When you look deeper than the movie of the week and its betrayed heroine/heartless cad stereotype, the truth, as you might expect, is a lot more complex. Most experts agree that infidelity does not have to spell the end of a long-term love or marriage -- but glossing over the event, hoping he really means it when he says it won't happen again, is a surefire recipe for failure. Determining if your guy's going to do it again is a job for both of you, and it ain't easy.

Signs of Straying

So what are the signs that he might stray again? How can you tell if he really means it? There are a few red flags. Watch for them, and you might save yourself a lifetime of frustration.
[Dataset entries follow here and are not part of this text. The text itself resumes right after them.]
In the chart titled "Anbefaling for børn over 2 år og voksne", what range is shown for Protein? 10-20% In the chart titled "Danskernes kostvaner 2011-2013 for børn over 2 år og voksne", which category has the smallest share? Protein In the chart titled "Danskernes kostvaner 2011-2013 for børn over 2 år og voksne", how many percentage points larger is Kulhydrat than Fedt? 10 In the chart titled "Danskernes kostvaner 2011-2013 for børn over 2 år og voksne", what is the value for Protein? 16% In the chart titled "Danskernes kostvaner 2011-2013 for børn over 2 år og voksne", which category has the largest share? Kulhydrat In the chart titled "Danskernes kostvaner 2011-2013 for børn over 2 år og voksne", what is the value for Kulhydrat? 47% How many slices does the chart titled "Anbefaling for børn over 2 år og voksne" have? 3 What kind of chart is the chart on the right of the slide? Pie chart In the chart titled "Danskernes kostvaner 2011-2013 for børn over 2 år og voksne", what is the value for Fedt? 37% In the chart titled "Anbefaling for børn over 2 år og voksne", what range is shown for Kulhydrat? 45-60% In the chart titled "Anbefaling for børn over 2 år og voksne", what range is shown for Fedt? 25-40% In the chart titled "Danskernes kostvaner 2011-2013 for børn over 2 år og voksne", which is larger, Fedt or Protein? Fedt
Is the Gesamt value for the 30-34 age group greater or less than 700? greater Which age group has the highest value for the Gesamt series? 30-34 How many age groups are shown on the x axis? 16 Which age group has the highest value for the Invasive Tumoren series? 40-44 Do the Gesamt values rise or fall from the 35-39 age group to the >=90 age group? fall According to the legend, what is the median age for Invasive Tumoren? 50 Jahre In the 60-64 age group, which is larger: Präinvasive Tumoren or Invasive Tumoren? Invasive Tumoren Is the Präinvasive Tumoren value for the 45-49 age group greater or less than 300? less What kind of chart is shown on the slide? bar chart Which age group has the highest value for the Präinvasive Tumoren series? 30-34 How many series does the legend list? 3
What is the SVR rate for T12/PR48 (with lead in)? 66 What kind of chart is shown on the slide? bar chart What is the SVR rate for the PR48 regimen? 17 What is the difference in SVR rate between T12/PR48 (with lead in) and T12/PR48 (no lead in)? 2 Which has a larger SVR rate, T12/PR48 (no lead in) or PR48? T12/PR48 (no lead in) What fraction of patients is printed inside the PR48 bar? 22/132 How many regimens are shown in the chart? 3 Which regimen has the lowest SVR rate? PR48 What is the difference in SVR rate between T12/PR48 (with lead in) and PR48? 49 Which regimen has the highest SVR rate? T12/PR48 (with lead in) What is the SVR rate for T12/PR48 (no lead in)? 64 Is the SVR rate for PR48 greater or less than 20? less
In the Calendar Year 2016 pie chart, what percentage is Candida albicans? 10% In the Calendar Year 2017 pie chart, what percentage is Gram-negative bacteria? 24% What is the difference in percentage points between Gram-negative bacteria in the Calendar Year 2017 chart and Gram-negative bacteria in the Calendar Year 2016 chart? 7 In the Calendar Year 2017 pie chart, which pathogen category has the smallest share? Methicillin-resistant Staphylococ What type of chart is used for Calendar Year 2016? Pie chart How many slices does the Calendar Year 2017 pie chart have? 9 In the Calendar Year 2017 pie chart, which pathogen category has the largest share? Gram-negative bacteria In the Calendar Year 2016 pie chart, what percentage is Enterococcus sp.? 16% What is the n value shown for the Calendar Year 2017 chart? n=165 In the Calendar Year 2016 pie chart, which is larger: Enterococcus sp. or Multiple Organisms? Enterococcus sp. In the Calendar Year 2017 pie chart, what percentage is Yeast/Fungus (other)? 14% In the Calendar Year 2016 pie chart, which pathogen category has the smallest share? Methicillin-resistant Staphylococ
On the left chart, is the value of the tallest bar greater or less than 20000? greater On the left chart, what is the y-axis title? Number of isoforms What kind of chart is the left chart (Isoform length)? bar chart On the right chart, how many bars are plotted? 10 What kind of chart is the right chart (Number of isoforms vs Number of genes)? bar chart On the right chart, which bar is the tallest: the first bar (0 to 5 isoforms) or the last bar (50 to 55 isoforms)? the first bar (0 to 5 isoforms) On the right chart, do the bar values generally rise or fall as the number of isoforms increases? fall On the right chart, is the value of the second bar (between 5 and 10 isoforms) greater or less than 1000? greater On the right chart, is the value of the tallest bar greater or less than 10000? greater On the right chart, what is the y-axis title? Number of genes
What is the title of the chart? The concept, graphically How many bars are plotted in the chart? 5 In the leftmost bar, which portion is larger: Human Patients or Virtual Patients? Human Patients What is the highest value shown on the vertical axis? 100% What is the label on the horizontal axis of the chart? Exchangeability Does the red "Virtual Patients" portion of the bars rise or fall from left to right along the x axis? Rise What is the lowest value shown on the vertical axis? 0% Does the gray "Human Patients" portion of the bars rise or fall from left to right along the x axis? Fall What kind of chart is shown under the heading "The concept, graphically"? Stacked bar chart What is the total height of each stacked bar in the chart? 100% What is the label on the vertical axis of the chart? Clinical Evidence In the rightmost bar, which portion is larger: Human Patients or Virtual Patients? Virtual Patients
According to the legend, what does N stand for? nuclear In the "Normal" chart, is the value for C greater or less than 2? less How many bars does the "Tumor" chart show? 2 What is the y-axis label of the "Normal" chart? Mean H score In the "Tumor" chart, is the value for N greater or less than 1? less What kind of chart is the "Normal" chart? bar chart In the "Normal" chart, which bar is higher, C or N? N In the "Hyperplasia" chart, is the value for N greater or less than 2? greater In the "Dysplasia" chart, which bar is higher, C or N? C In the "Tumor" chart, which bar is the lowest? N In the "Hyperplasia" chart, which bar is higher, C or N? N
  • Is he willing to go into counseling?
    More to the point, is he forthcoming in counseling? Will he talk about why he strayed, and work with you to find a compromise or a solution? "If someone ends the affair, but doesn't address the issue that they used the affair to handle, the possibility of straying again is greater," says Berger. He's got to work with you, not just promise it won't happen again. If not? Strike one.
  • Was the cheating for love or sex?
    "An emotional affair is more risky and damaging to your relationship than a fling," says Berger. "Much more so." If he was deeply involved, and that intense connection was interrupted, there's no way he's going to be able to give it up. "They're going to get in touch again," says Block. "There's bound to be a follow-up if the connection was intense and the breakup left them wanting more."
  • Did he confess?
    People who express remorse, realize they screwed up, and feel horrible -- really feel horrible, not act like someone who feels horrible -- are more likely to change. "If the person who has the affair realizes 'something's wrong here, this isn't the way I usually behave, I have to deal with why I did this' -- that can be the thing that saves the marriage," says Berger.
  • Is there a pattern?
    If your guy didn't do this once, but over and over and over again, the chance for change is small. The question isn't will he do it again; it's can you live with not knowing, and do you really care if he does. Perhaps you don't.